§ **Reading text**
--------

Bossiaea neoanglica is a species of flowering plant in the family Fabaceae and is endemic to eastern Australia. It is a prostrate to low-lying shrub with sparsely hairy foliage, egg-shaped to more or less round leaves, and yellow and red flowers.

==Description==
Bossiaea neoanglica is prostrate to low-lying shrub that typically grows up to 50 cm high, sometimes higher when supported by other shrubs, and has sparsely hairy foliage. The leaves are arranged alternately, egg-shaped to more or less round 2–8 mm long and 2–7 mm wide on a petiole 0.5–0.8 mm long. The lower surface of the leaves is much paler than the upper surface and there are stipules 2.0–3.5 mm long at the base of the petiole. The flowers are 6–9 mm long, borne on pedicels 2–5 mm long with a few minute bracts at the base. The five sepals are 3–5 mm long and joined at the base forming a tube, the upper lobes 2.0–2.5 mm long, the lower lobes 1.0–1.5 mm long. There are bracteoles 1.0–1.2 mm long near the base of the sepal tube. The standard petal is yellow with a red base, the wings pale purplish brown, and the keel red with a paler base, all petals up to about 8 mm long. Flowering occurs from spring to summer and the fruit is an oblong pod 15–25 mm long.

==Taxonomy and naming==
Bossiaea neoanglica was first formally described in 1866 by Ferdinand von Mueller in Fragmenta Phytographiae Australiae from specimens collected by Charles Moore near the Macleay River in the New England region of New South Wales.

==Distribution and habitat==
This bossiaea grows in open forest and woodland from Kroombit Tops National Park in south east Queensland and south along the coast and tablelands of eastern New South Wales to Fitzroy Falls.

--------

§ **Collected data**
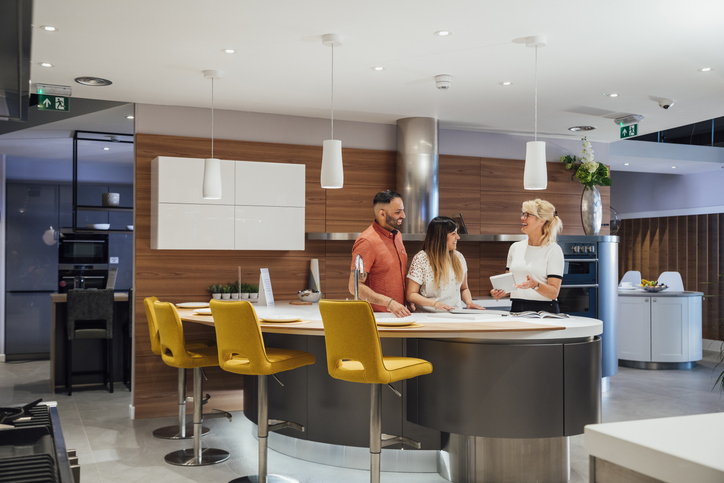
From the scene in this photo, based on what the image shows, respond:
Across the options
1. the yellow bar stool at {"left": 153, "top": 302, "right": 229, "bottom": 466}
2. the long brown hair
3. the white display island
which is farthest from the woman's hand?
the white display island

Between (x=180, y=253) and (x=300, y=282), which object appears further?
(x=300, y=282)

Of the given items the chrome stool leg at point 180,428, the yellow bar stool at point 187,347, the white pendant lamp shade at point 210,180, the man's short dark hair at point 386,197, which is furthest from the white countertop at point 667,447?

--------

§ **Assignment 1**
Can you update the stretch from "Bossiaea neoanglica is a" through "and red flowers." in the Bossiaea neoanglica text, putting "Leguminosae" in place of "Fabaceae"?
§ **Assignment 2**
How would you sum up the Bossiaea neoanglica text in three sentences?
The collected data is separate material that stands apart from the text.

§ **Exercise solution 1**
Bossiaea neoanglica is a species of flowering plant in the family Leguminosae and is endemic to eastern Australia. It is a prostrate to low-lying shrub with sparsely hairy foliage, egg-shaped to more or less round leaves, and yellow and red flowers.

§ **Exercise solution 2**
Bossiaea neoanglica is a prostrate to low-lying shrub in the family Fabaceae that is endemic to eastern Australia, with sparsely hairy foliage, egg-shaped to more or less round leaves, and yellow and red flowers. Ferdinand von Mueller first formally described it in 1866 in Fragmenta Phytographiae Australiae, from specimens Charles Moore collected near the Macleay River in the New England region of New South Wales. It flowers from spring to summer and grows in open forest and woodland from Kroombit Tops National Park in south east Queensland south to Fitzroy Falls in New South Wales.